[Start]
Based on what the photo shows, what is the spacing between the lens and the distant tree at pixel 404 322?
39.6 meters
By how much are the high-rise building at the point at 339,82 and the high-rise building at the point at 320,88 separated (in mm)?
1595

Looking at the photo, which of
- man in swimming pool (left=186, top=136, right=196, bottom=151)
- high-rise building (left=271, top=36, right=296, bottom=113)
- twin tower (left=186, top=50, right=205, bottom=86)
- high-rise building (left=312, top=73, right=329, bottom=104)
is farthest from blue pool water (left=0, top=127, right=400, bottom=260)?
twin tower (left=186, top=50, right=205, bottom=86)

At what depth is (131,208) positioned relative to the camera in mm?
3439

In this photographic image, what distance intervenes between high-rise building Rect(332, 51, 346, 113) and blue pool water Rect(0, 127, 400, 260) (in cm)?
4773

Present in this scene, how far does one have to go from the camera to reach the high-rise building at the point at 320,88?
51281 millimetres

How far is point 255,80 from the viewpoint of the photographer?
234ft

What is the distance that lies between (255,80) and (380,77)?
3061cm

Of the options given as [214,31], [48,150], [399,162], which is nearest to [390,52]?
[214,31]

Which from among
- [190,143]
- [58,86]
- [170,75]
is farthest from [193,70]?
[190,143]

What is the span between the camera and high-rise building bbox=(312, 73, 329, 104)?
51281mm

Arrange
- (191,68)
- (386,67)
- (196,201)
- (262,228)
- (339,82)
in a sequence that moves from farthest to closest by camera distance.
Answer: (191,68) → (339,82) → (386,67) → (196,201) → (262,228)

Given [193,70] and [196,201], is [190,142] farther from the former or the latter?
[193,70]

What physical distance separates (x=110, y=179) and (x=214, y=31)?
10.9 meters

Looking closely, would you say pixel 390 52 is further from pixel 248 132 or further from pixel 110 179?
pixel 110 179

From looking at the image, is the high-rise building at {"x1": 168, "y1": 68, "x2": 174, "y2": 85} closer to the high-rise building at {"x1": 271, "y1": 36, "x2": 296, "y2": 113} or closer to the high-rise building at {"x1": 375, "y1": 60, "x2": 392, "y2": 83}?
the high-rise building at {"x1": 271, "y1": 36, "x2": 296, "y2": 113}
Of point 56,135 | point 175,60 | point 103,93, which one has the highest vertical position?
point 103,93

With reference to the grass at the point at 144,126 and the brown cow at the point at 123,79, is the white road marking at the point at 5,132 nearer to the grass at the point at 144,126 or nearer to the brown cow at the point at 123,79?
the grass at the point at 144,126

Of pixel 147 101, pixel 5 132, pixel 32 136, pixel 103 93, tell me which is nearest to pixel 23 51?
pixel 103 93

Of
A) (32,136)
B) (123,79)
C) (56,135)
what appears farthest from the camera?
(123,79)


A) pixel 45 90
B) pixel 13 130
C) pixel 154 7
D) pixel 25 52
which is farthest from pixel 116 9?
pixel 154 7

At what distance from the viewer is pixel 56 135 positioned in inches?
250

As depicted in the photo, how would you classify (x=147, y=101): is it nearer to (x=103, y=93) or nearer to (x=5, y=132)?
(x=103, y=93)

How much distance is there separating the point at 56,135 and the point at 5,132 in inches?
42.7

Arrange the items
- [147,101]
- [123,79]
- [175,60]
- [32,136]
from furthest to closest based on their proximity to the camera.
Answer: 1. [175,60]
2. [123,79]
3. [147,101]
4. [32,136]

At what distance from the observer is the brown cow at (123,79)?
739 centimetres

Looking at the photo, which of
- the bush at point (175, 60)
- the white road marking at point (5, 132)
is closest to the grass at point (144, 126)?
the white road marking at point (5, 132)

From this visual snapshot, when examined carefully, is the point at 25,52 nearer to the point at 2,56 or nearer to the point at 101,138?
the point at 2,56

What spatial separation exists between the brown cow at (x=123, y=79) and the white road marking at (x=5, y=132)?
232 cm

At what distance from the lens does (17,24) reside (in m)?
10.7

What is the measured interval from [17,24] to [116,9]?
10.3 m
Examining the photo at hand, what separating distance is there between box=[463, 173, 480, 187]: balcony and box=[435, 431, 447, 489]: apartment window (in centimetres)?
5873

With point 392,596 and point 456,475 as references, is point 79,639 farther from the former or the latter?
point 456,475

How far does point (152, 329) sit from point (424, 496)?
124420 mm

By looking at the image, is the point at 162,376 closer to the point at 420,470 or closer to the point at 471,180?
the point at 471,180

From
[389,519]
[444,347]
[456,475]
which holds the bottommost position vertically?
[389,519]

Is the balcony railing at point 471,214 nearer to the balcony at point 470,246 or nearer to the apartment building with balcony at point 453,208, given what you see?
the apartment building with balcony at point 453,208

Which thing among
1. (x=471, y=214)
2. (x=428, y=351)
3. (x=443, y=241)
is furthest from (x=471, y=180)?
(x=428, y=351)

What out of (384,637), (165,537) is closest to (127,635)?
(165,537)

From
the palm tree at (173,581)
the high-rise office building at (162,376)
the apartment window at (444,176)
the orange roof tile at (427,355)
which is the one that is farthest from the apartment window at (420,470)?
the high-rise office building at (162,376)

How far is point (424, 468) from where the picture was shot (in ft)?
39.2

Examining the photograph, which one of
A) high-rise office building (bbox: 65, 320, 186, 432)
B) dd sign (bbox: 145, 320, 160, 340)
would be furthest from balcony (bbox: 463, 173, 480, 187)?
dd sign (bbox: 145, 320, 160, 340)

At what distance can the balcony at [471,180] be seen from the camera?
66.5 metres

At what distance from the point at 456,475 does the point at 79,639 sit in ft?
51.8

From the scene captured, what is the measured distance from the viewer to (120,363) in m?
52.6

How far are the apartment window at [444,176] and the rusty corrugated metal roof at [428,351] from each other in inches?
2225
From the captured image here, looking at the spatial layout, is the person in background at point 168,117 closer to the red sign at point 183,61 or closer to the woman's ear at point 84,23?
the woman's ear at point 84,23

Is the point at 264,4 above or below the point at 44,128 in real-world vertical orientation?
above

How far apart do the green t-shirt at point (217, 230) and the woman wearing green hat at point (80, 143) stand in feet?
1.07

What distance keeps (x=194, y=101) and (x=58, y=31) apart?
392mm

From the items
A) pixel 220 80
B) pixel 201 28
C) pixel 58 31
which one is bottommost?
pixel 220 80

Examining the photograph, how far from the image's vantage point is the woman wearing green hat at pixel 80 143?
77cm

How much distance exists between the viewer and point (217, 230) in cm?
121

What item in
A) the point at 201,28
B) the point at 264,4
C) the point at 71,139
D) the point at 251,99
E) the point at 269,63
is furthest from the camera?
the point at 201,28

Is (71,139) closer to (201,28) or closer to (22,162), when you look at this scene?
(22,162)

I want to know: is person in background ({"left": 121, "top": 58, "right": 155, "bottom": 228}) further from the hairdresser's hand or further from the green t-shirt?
[End]
▸ The exercise: Begin with the line containing "From the scene" and repeat each line exactly until the records above end.

▸ Exercise solution:
From the scene captured, what is the measured distance from the viewer to (120,363) in m?
52.6

How far are the apartment window at [444,176] and the rusty corrugated metal roof at [428,351] from each other in inches?
2225
From the captured image here, looking at the spatial layout, is the person in background at point 168,117 closer to the red sign at point 183,61 or closer to the woman's ear at point 84,23?
the woman's ear at point 84,23

Is the point at 264,4 above or below the point at 44,128 in real-world vertical orientation?
above

How far apart do the green t-shirt at point (217, 230) and the woman wearing green hat at point (80, 143) stand in feet?
1.07

What distance keeps (x=194, y=101) and (x=58, y=31) apart?
392mm

From the items
A) pixel 220 80
B) pixel 201 28
C) pixel 58 31
which one is bottommost?
pixel 220 80

Examining the photograph, how far from the image's vantage point is the woman wearing green hat at pixel 80 143?
77cm

How much distance exists between the viewer and point (217, 230) in cm?
121

What item in
A) the point at 201,28
B) the point at 264,4
C) the point at 71,139
D) the point at 251,99
E) the point at 269,63
is furthest from the camera?
the point at 201,28

Is (71,139) closer to (201,28) or closer to (22,162), when you look at this scene?
(22,162)

I want to know: is person in background ({"left": 121, "top": 58, "right": 155, "bottom": 228}) further from the hairdresser's hand or further from the green t-shirt?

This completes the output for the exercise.